Witnesses aboard other aircraft saw the accident occur, according to the mishap report, which contains substantial redactions.

They told investigators there had not been a Mayday call by the MH-60M pilots before their aircraft hit the water.

The report includes a half-dozen recommendations to prevent future accidents, but the details were redacted along with investigators’ precise findings. Scott also declined to address what had gone wrong during the training mission or say what changes have been made as a result.

The attack maneuver the pilots were practicing begins with the helicopter climbing upward and then diving sharply, almost creating a feeling of weightlessness for those on board, before pulling up, said Alan Mack, a retired Army master aviator who flew with the 160th SOAR.

“If you misjudged the pull or you didn’t see the water, or the swells were higher than anticipated, then there’s no time for a Mayday call,” Mack said, cautioning that given the report’s redactions, it’s difficult to know for certain what went wrong — be it mechanical issues or unexpected surf conditions.

Though the crews had advanced night vision goggles, the illumination from moonlight, which that technology relies on in part, was at just 12 percent, the report determined.

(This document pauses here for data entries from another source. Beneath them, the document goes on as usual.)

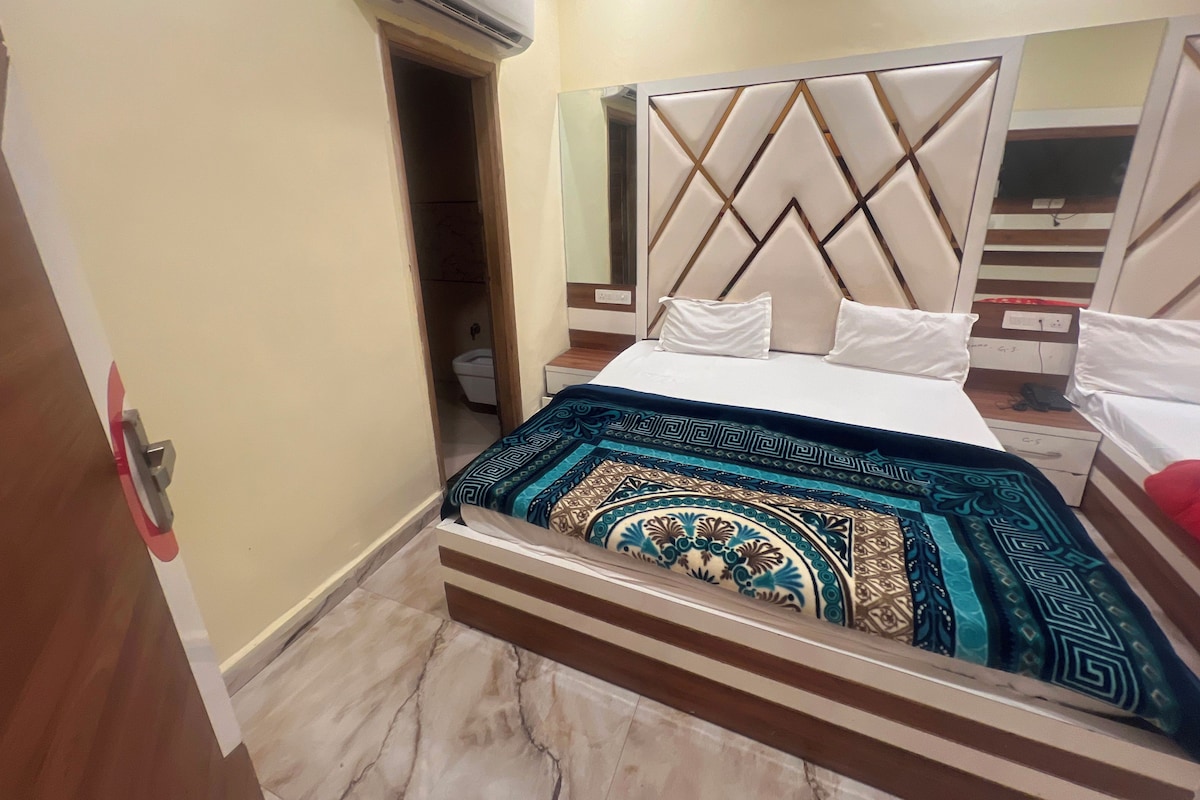 A hotel room with a bed, a bedside table, a mirror, and an air conditioning unit.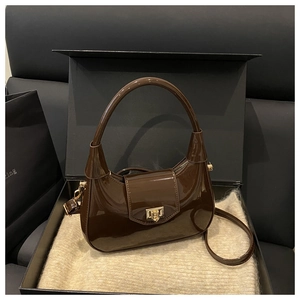 Detailed view of coffee glossy patent leather bag with gold buckle in gift box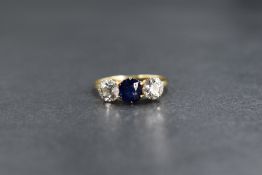 An 18ct gold sapphire and diamond set three stone ring, the central cushion cut sapphire measuring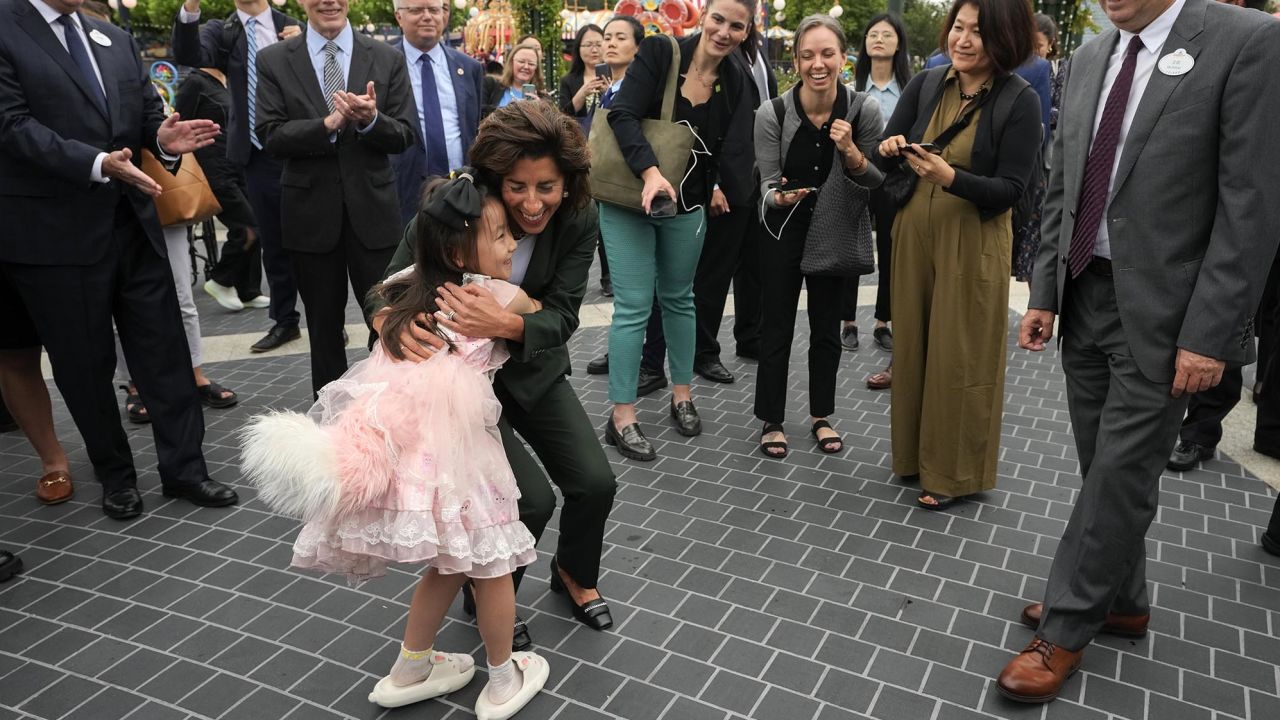 Raimondo hugs a young girl while touring Shanghai Disneyland.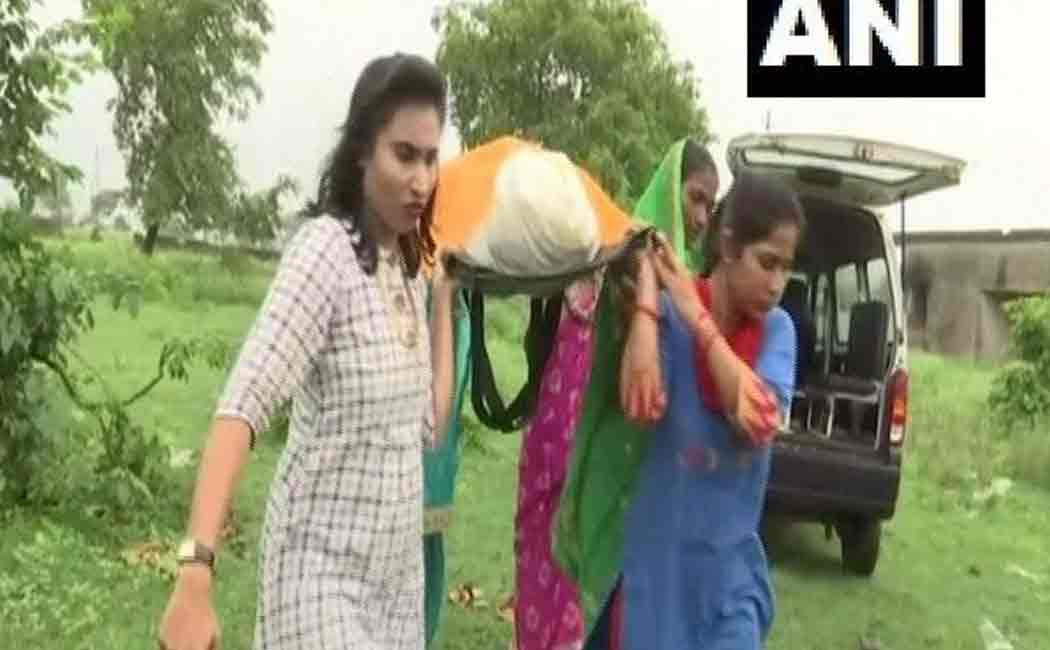 women activist performing last rituals of orphans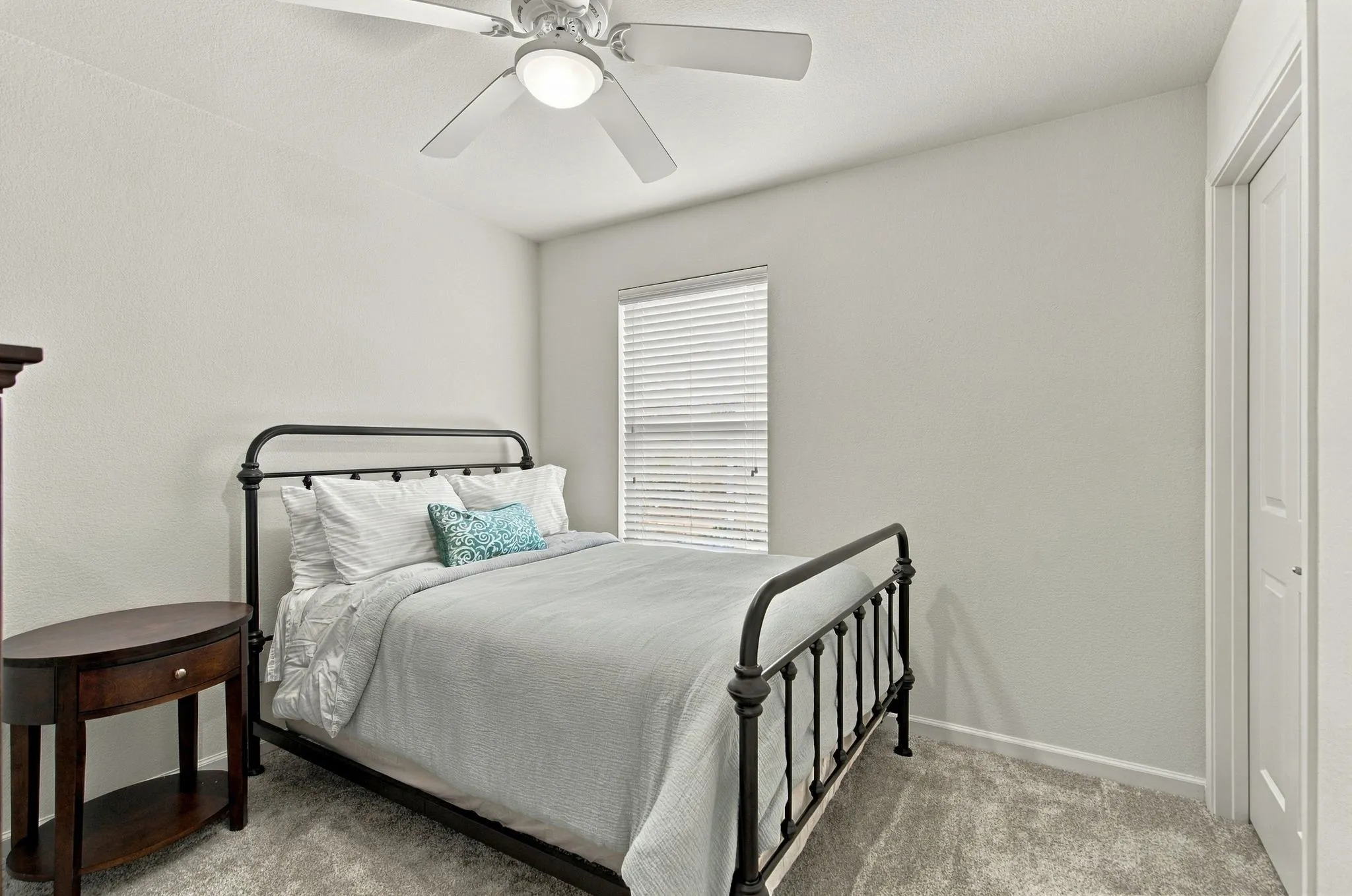 The Second Bedroom Is Ideal For Guests And Offers A Walk-In Closet, Ceiling Fan And Adjacent Full Bath.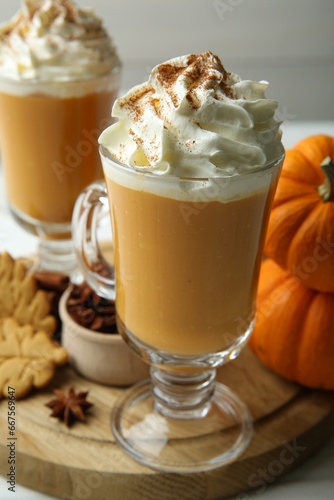 Tasty pumpkin latte with whipped cream in glasses, spices and cookies on white table, closeup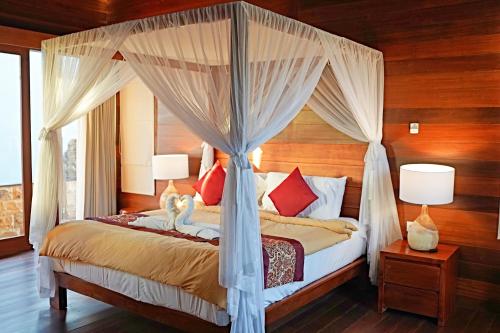 Tempat tidur dalam kamar di Lebak Bali Residence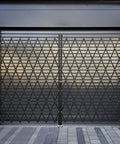 Heavy Duty Double Folding Security Gate Eighty Seven Inches Tall By One Hundred Fifty Inches Wide Built Like A Tank With Fourteen Gauge Steel And Black Powder Coat For Serious Perimeter Lock Down, showcasing the gate's closed configuration.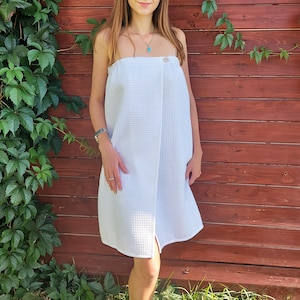 May include: A white waffle weave wrap with a button closure. The wrap is worn by a person standing in front of a wooden wall with vines.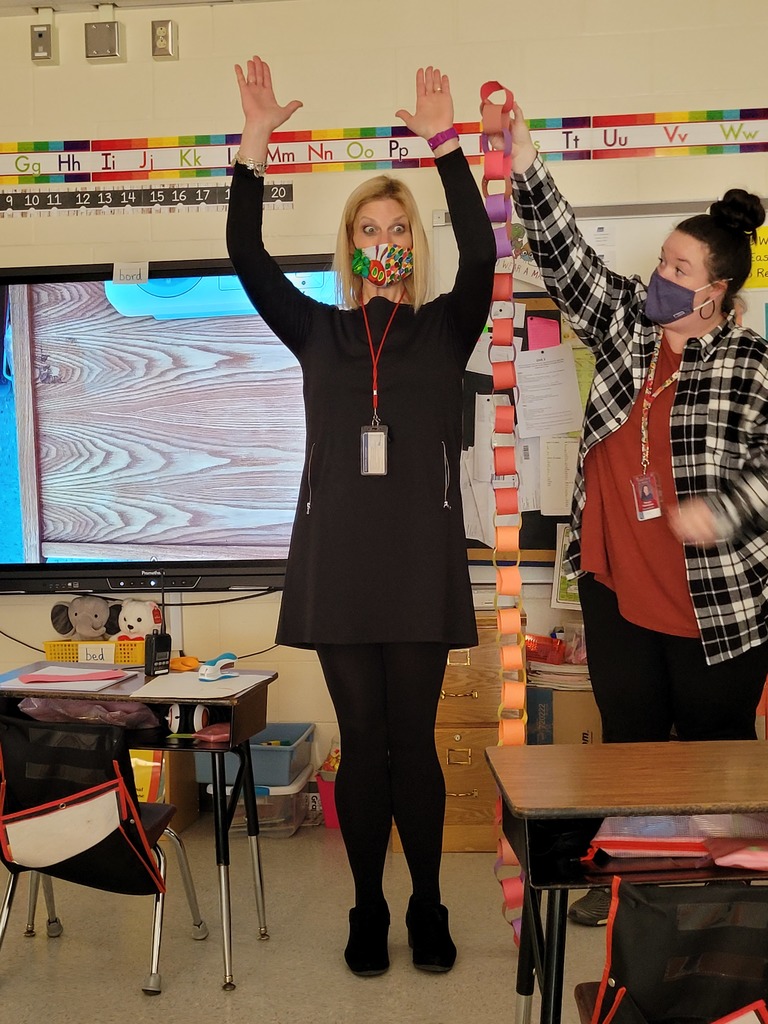 Ms. Thomson's class paper chain measured next to Mrs. Hallissey.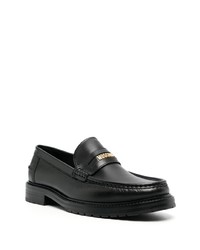 Slippers en cuir noirs Moschino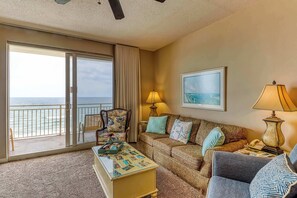 TV, offices - Artsy beach condo with amazing views, bi-level pool & gym - near the beach (Panama City Beach)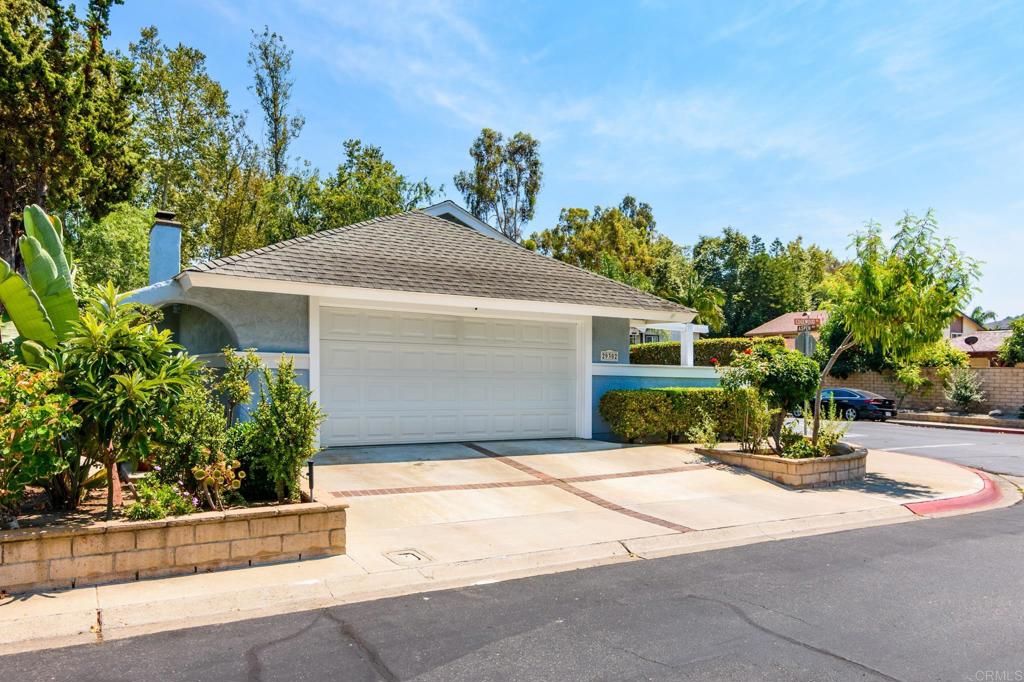 29302 Edgewood Road San Juan Capistrano, CA 92675 - Photo 3 of 57 a front view of a house with a yard and garage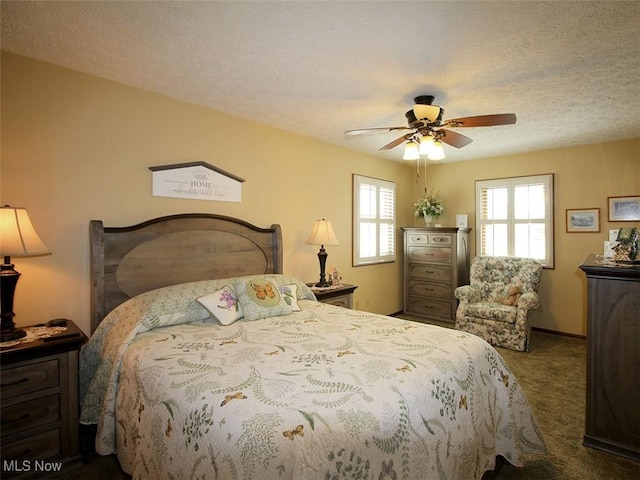 bedroom with carpet floors, a textured ceiling, and a ceiling fan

Mack said those are poor conditions but not abnormal for the 160th SOAR.

“The 160th strives to fly during zero illumination, because the enemy nowadays typically has night vision capabilities,” Mack said, meaning U.S. forces train to operate during degraded conditions to maintain their edge. “So if you’re going to do a hostage rescue, you’re going to try to do it during zero illumination.”

The heavily censored mishap report compiled by the U.S. Army’s Combat Readiness Center said the crash was considered partially survivable, and some survival equipment worn by individuals did not function as designed.

Search crews observed aircraft debris in the water along with multiple chemical light sticks and a seven-person inflatable raft, the report said. The bodies of two of the five crew members were recovered — one died from drowning and the other from trauma wounds, autopsies showed. How long it took to find the men was redacted in the report.

The Army identified the five crew members killed in the accident as Chief Warrant Officer 3 Stephen R. Dwyer, 38, of Clarksville, Tenn.; Chief Warrant Officer 2 Shane M. Barnes, 34, of Sacramento; Staff Sgt. Tanner W. Grone, 26, of Gorham, N.H.; Sgt. Andrew P. Southard, 27, of Apache Junction, Ariz.; and Sgt. Cade M. Wolfe, 24, of Mankato, Minn.

Israel’s war in Gaza has since broadened into an invasion of southern Lebanon. Since the Black Hawk crash last year, U.S. involvement in the crisis has deepened. American troops have been sent to Israel to operate an advanced antimissile system, U.S. F-15E Strike Eagles have been used to shoot down attack drones, and naval destroyers have intercepted missiles. A U. S-led coalition, meanwhile, has conducted routine offensive strikes on militants in Yemen who, citing Israel’s war in Gaza, have targeted numerous commercial and military vessels transiting the Red Sea.